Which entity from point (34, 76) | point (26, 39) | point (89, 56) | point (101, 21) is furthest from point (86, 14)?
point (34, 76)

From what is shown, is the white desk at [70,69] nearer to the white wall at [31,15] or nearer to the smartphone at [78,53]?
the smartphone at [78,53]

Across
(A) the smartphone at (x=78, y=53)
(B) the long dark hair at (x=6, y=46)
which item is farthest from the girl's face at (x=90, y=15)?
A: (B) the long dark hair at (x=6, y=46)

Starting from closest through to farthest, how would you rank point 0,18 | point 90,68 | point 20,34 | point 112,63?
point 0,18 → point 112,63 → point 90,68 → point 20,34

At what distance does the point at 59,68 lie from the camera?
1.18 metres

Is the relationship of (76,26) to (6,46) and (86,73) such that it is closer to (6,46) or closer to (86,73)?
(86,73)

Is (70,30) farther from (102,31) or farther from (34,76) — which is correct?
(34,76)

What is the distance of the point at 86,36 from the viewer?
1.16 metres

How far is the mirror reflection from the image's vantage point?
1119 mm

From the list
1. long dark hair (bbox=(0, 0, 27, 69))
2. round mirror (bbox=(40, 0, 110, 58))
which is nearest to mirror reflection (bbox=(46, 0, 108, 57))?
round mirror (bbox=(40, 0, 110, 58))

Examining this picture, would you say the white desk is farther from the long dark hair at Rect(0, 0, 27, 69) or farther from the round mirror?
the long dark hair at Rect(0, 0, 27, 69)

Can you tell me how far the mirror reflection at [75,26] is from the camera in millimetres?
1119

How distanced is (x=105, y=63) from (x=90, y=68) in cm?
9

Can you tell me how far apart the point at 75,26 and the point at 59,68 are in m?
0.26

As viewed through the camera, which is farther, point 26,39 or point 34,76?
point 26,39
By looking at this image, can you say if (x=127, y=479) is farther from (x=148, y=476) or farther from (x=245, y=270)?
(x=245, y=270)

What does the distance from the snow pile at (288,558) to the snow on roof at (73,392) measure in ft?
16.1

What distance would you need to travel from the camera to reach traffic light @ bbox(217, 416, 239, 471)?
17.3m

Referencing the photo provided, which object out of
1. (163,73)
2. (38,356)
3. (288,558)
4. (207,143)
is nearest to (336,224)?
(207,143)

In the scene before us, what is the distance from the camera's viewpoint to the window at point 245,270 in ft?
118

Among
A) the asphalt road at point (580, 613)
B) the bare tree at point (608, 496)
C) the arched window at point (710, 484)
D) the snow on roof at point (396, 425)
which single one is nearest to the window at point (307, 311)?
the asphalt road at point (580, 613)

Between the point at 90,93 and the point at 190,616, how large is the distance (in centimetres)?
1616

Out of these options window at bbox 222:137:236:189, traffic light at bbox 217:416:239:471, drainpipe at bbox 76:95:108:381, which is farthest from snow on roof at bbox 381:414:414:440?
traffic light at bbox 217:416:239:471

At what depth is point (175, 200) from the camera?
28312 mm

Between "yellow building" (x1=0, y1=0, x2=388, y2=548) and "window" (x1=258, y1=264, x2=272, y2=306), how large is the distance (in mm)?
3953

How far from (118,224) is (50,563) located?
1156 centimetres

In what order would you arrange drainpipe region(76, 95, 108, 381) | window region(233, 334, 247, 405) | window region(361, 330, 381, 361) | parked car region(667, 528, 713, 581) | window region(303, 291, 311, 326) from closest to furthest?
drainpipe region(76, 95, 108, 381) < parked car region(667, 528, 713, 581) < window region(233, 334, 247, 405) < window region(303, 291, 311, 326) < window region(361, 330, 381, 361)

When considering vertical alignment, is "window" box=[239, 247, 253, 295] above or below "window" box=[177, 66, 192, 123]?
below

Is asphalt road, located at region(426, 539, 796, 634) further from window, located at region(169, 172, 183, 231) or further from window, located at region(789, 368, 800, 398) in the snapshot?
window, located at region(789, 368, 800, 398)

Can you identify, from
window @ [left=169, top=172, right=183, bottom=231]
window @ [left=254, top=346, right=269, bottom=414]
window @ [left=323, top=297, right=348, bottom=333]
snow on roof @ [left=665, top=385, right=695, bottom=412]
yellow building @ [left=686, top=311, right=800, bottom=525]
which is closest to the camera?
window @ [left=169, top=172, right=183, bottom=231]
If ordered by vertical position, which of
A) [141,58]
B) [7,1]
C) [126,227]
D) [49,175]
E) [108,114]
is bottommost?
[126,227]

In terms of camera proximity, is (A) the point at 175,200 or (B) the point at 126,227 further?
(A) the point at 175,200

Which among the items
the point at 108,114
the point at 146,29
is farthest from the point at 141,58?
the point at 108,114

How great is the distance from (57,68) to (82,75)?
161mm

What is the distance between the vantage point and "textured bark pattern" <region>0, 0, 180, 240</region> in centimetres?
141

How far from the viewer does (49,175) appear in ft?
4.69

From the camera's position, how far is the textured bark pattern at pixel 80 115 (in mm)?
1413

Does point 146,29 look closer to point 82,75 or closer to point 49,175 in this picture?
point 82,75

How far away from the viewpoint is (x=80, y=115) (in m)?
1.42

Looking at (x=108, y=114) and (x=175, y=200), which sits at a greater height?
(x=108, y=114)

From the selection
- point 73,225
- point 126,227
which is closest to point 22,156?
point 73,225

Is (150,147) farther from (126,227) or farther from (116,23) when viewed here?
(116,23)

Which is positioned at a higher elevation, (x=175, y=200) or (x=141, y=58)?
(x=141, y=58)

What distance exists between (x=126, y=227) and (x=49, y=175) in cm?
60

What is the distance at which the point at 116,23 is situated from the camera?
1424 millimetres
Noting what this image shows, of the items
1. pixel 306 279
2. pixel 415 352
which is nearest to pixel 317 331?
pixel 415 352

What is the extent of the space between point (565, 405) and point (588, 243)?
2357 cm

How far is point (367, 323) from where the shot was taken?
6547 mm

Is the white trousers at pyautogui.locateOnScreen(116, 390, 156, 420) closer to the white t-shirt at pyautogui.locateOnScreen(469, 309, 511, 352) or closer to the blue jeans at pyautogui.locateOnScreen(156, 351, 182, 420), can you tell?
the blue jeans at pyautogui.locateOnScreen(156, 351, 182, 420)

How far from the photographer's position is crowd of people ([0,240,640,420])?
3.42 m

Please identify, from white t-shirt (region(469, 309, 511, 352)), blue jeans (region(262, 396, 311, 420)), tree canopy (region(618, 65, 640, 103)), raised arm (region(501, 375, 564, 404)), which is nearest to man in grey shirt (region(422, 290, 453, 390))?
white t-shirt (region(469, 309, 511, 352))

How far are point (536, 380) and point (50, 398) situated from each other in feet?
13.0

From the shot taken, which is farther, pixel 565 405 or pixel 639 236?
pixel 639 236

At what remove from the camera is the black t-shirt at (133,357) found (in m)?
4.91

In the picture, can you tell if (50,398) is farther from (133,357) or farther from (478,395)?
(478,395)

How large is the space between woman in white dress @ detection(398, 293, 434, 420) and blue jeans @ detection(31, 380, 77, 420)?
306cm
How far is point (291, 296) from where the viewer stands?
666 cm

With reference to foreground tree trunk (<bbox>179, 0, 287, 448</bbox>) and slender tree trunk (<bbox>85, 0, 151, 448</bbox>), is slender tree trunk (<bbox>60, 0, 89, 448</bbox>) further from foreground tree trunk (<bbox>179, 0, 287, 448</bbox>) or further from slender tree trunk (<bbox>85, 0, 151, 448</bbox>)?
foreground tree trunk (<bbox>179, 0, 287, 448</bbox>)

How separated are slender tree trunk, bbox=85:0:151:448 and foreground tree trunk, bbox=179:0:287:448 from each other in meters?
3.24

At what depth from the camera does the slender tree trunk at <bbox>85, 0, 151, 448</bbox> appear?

****

Rewrite all of the items above, swapping every "camera" for "lens" and leaving everything else unchanged.

Solution:
Which entity from point (34, 76) | point (26, 39) | point (89, 56) | point (101, 21) is furthest from point (86, 14)?
point (34, 76)

From what is shown, is the white desk at [70,69] nearer to the white wall at [31,15] or nearer to the smartphone at [78,53]?
the smartphone at [78,53]

Across
(A) the smartphone at (x=78, y=53)
(B) the long dark hair at (x=6, y=46)
which item is farthest from the girl's face at (x=90, y=15)?
A: (B) the long dark hair at (x=6, y=46)

Starting from closest through to farthest, how would you rank point 0,18 | point 90,68 | point 20,34 | point 112,63?
point 0,18 → point 112,63 → point 90,68 → point 20,34

At what distance does the point at 59,68 lie from the lens?
1.18 metres

Is the relationship of (76,26) to (6,46) and (86,73) such that it is closer to (6,46) or closer to (86,73)?
(86,73)

Is (70,30) farther from (102,31) or farther from (34,76) — which is correct?
(34,76)

What is the distance of the point at 86,36 from the viewer?
1.16 metres

How far is the mirror reflection from the image's vantage point?
1119 mm

From the list
1. long dark hair (bbox=(0, 0, 27, 69))
2. round mirror (bbox=(40, 0, 110, 58))
which is nearest to mirror reflection (bbox=(46, 0, 108, 57))?
round mirror (bbox=(40, 0, 110, 58))

Examining this picture, would you say the white desk is farther from the long dark hair at Rect(0, 0, 27, 69) or farther from the round mirror?
the long dark hair at Rect(0, 0, 27, 69)

Can you tell me how far the mirror reflection at [75,26] is from the lens in millimetres?
1119

How distanced is (x=105, y=63) from (x=90, y=68) in cm?
9

Can you tell me how far apart the point at 75,26 and the point at 59,68 are in m?
0.26

As viewed through the lens, which is farther, point 26,39 or point 34,76?
point 26,39
By looking at this image, can you say if (x=127, y=479) is farther from (x=148, y=476) or farther from (x=245, y=270)?
(x=245, y=270)

What does the distance from the snow pile at (288,558) to the snow on roof at (73,392) measure in ft?
16.1

What distance would you need to travel from the lens to reach traffic light @ bbox(217, 416, 239, 471)?
17.3m

Referencing the photo provided, which object out of
1. (163,73)
2. (38,356)
3. (288,558)
4. (207,143)
is nearest to (336,224)?
(207,143)

In the scene before us, what is the distance from the lens's viewpoint to the window at point 245,270 in ft?
118

Among
A) the asphalt road at point (580, 613)
B) the bare tree at point (608, 496)
C) the arched window at point (710, 484)
D) the snow on roof at point (396, 425)
which single one is nearest to the window at point (307, 311)?
the asphalt road at point (580, 613)

Between the point at 90,93 and the point at 190,616, how large is the distance (in centimetres)?
1616

Out of these options window at bbox 222:137:236:189, traffic light at bbox 217:416:239:471, drainpipe at bbox 76:95:108:381, which is farthest from snow on roof at bbox 381:414:414:440?
traffic light at bbox 217:416:239:471

At what depth is point (175, 200) from the lens?
28312 mm

Between "yellow building" (x1=0, y1=0, x2=388, y2=548) and "window" (x1=258, y1=264, x2=272, y2=306), how large is the distance (in mm)?
3953

How far from (118,224) is (50,563) located?
1156 centimetres

In what order would you arrange drainpipe region(76, 95, 108, 381) | window region(233, 334, 247, 405) | window region(361, 330, 381, 361) | parked car region(667, 528, 713, 581) | window region(303, 291, 311, 326) from closest to furthest?
drainpipe region(76, 95, 108, 381) < parked car region(667, 528, 713, 581) < window region(233, 334, 247, 405) < window region(303, 291, 311, 326) < window region(361, 330, 381, 361)

When considering vertical alignment, is "window" box=[239, 247, 253, 295] above or below "window" box=[177, 66, 192, 123]?
below

Is asphalt road, located at region(426, 539, 796, 634) further from window, located at region(169, 172, 183, 231) or further from window, located at region(789, 368, 800, 398) in the snapshot?
window, located at region(789, 368, 800, 398)

Can you identify, from
window @ [left=169, top=172, right=183, bottom=231]
window @ [left=254, top=346, right=269, bottom=414]
window @ [left=323, top=297, right=348, bottom=333]
snow on roof @ [left=665, top=385, right=695, bottom=412]
yellow building @ [left=686, top=311, right=800, bottom=525]
which is closest to the lens?
window @ [left=169, top=172, right=183, bottom=231]
If ordered by vertical position, which of
A) [141,58]
B) [7,1]
C) [126,227]
D) [49,175]
E) [108,114]
is bottommost?
[126,227]

In terms of lens proximity, is (A) the point at 175,200 or (B) the point at 126,227 further?
(A) the point at 175,200

Which among the items
the point at 108,114
the point at 146,29
is farthest from the point at 141,58?
the point at 108,114

How great is the distance from (57,68) to (82,75)?
161mm

What is the distance between the vantage point and "textured bark pattern" <region>0, 0, 180, 240</region> in centimetres?
141

How far from the viewer does (49,175) appear in ft?
4.69

From the lens's position, how far is the textured bark pattern at pixel 80 115 (in mm)?
1413

Does point 146,29 look closer to point 82,75 or closer to point 49,175 in this picture?
point 82,75

How far away from the viewpoint is (x=80, y=115) (in m)?
1.42

Looking at (x=108, y=114) and (x=175, y=200), which sits at a greater height?
(x=108, y=114)

From the selection
- point 73,225
- point 126,227
which is closest to point 22,156?
point 73,225

Is (150,147) farther from (126,227) or farther from (116,23) when viewed here?
(116,23)

Which is positioned at a higher elevation, (x=175, y=200) or (x=141, y=58)?
(x=141, y=58)

What distance exists between (x=126, y=227) and (x=49, y=175) in cm?
60

What is the distance at which the point at 116,23 is situated from the lens?
1424 millimetres
Noting what this image shows, of the items
1. pixel 306 279
2. pixel 415 352
which is nearest to pixel 317 331?
pixel 415 352

What is the extent of the space between point (565, 405) and point (588, 243)?
2357 cm

How far is point (367, 323) from where the shot was taken?
6547 mm

Is the white trousers at pyautogui.locateOnScreen(116, 390, 156, 420) closer to the white t-shirt at pyautogui.locateOnScreen(469, 309, 511, 352) or closer to the blue jeans at pyautogui.locateOnScreen(156, 351, 182, 420), can you tell?
the blue jeans at pyautogui.locateOnScreen(156, 351, 182, 420)

How far from the photographer's position is crowd of people ([0,240,640,420])?
3.42 m

Please identify, from white t-shirt (region(469, 309, 511, 352)), blue jeans (region(262, 396, 311, 420)), tree canopy (region(618, 65, 640, 103)), raised arm (region(501, 375, 564, 404)), which is nearest to man in grey shirt (region(422, 290, 453, 390))?
white t-shirt (region(469, 309, 511, 352))

How far are point (536, 380) and point (50, 398) situated from each other in feet?
13.0

From the shot taken, which is farther, pixel 565 405 or pixel 639 236?
pixel 639 236

At what remove from the lens is the black t-shirt at (133,357) found (in m)?
4.91

In the picture, can you tell if (50,398) is farther from (133,357) or farther from (478,395)?
(478,395)

How large is the space between woman in white dress @ detection(398, 293, 434, 420) and blue jeans @ detection(31, 380, 77, 420)?
306cm
How far is point (291, 296) from where the viewer stands?
666 cm

With reference to foreground tree trunk (<bbox>179, 0, 287, 448</bbox>) and slender tree trunk (<bbox>85, 0, 151, 448</bbox>), is slender tree trunk (<bbox>60, 0, 89, 448</bbox>) further from foreground tree trunk (<bbox>179, 0, 287, 448</bbox>) or further from slender tree trunk (<bbox>85, 0, 151, 448</bbox>)?
foreground tree trunk (<bbox>179, 0, 287, 448</bbox>)

How separated are slender tree trunk, bbox=85:0:151:448 and foreground tree trunk, bbox=179:0:287:448 from each other in meters?
3.24

At what depth from the lens does the slender tree trunk at <bbox>85, 0, 151, 448</bbox> appear?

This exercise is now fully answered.